TALLAHASSEE — Florida's ousted long-term care ombudsman on Monday added new accusations to his lawsuit alleging that Gov. Rick Scott forced his resignation at the urging of the nursing home industry.
Brian Lee originally accused the Department of Elder Affairs of violating the state's "whistleblower" law by ousting him to retaliate for his advocacy on behalf of long-term care residents. The department gave him the choice of resigning or being fired after the agency received a letter from Scott's office saying it was time for Lee to go.
Lee's initial lawsuit also accused two trade organizations of interfering with a business relationship by damaging his reputation, which cost him employment opportunities.
The amended complaint also alleges all three defendants violated a law against interference with an ombudsman's duties and that he was defamed by the Florida Health Care Association.
The defendants have 20 days to respond to the amended complaint, which also retains the original allegations.
Lee was forced out in February after the association urged Scott to replace him.
His ouster also came after he used the new federal health care law, which Scott has forcefully opposed, to seek nursing homes' ownership and management information.
His request for the data was rescinded after his ouster.
In response to the original complaint, the state contended that even if true, Lee's allegations don't violate the whistleblower law.
The association argued the original complaint failed to state a cause of action on the business relationship allegation because the group's criticism of Lee was protected by free speech guarantees of the First Amendment.
The third defendant, the Florida Assisted Living Association, also argued that Lee's original suit failed to state a cause of action, calling it "a morass of unsubstantiated and baseless allegations as well as blind conclusory statements." It also noted that its members are not nursing homes.
Circuit Judge James Shelfer called off a hearing set for Monday on the defendants' motions to dismiss the lawsuit after Lee's lawyer, Marie Mattox, filed the amended complaint.

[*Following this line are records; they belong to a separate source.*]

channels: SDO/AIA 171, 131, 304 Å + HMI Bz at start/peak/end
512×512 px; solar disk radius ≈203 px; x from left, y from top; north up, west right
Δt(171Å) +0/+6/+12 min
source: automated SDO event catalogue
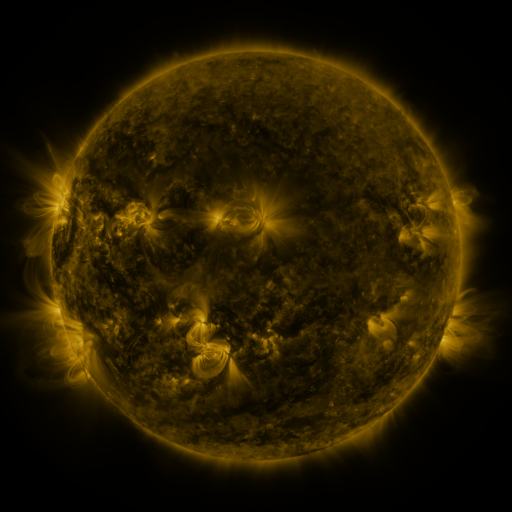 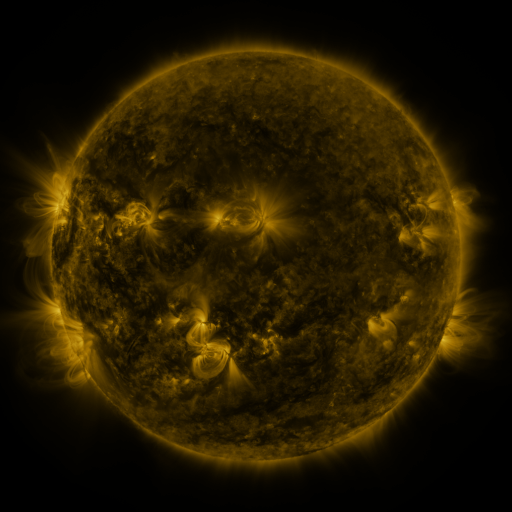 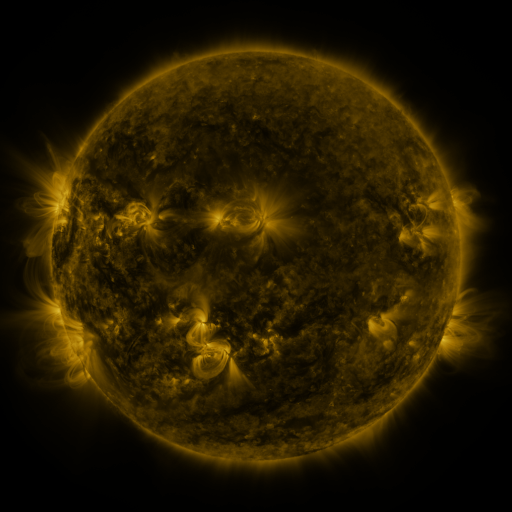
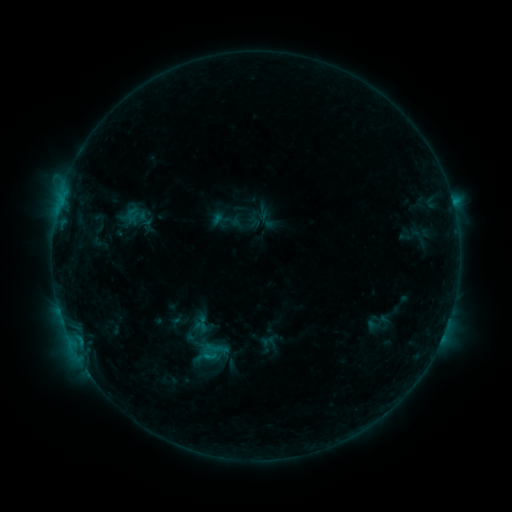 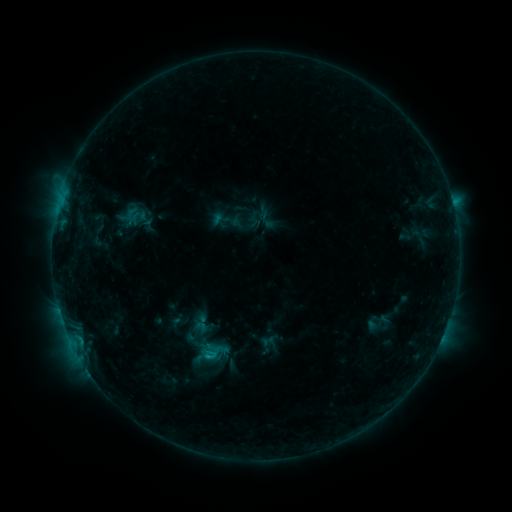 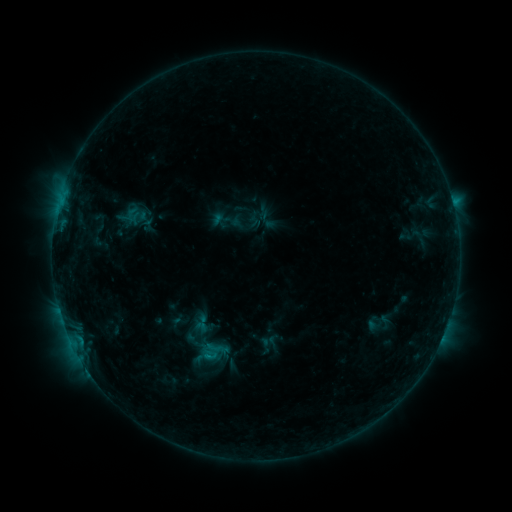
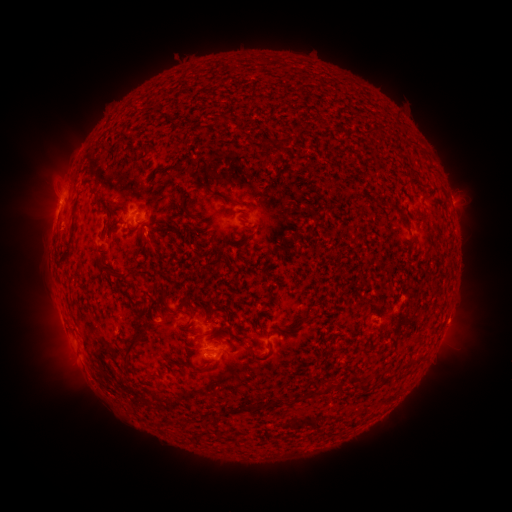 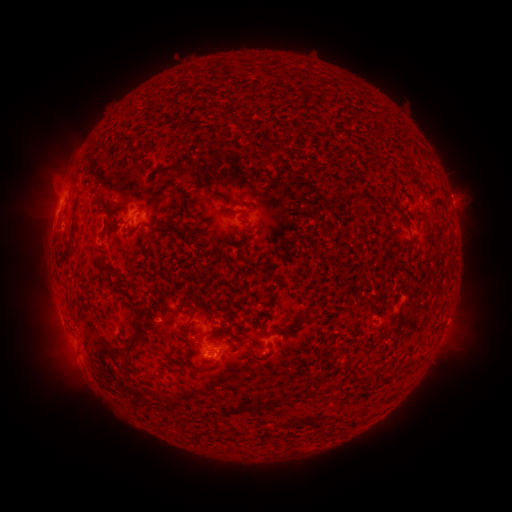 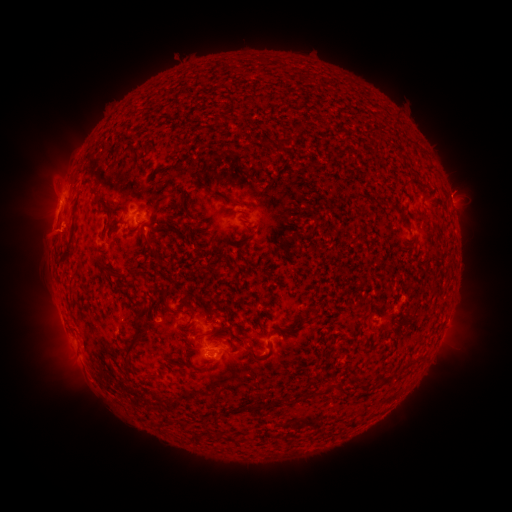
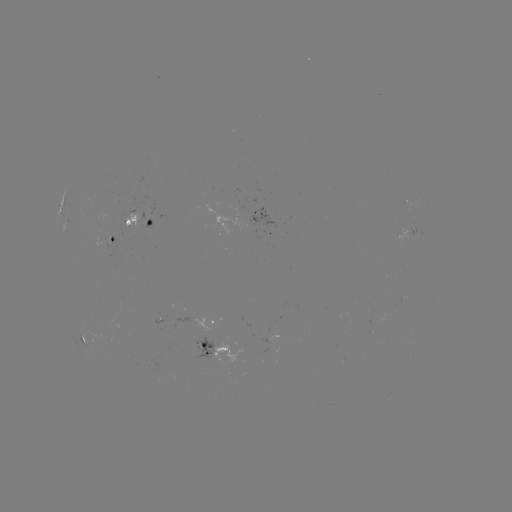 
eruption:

It says Lee "has suffered injury, including but not limited to past and future wage losses, loss of benefits," as a result of the plaintiffs' alleged interference with his ombudsman's duties.
Lee, now executive director of a private long-term care advocacy group, served under Republican Govs. Jeb Bush and Charlie Crist before he resigned a month after Scott took office.
A federal investigation concluded Lee's ouster violated the spirit but not the letter of the U.S. Older Americans Act.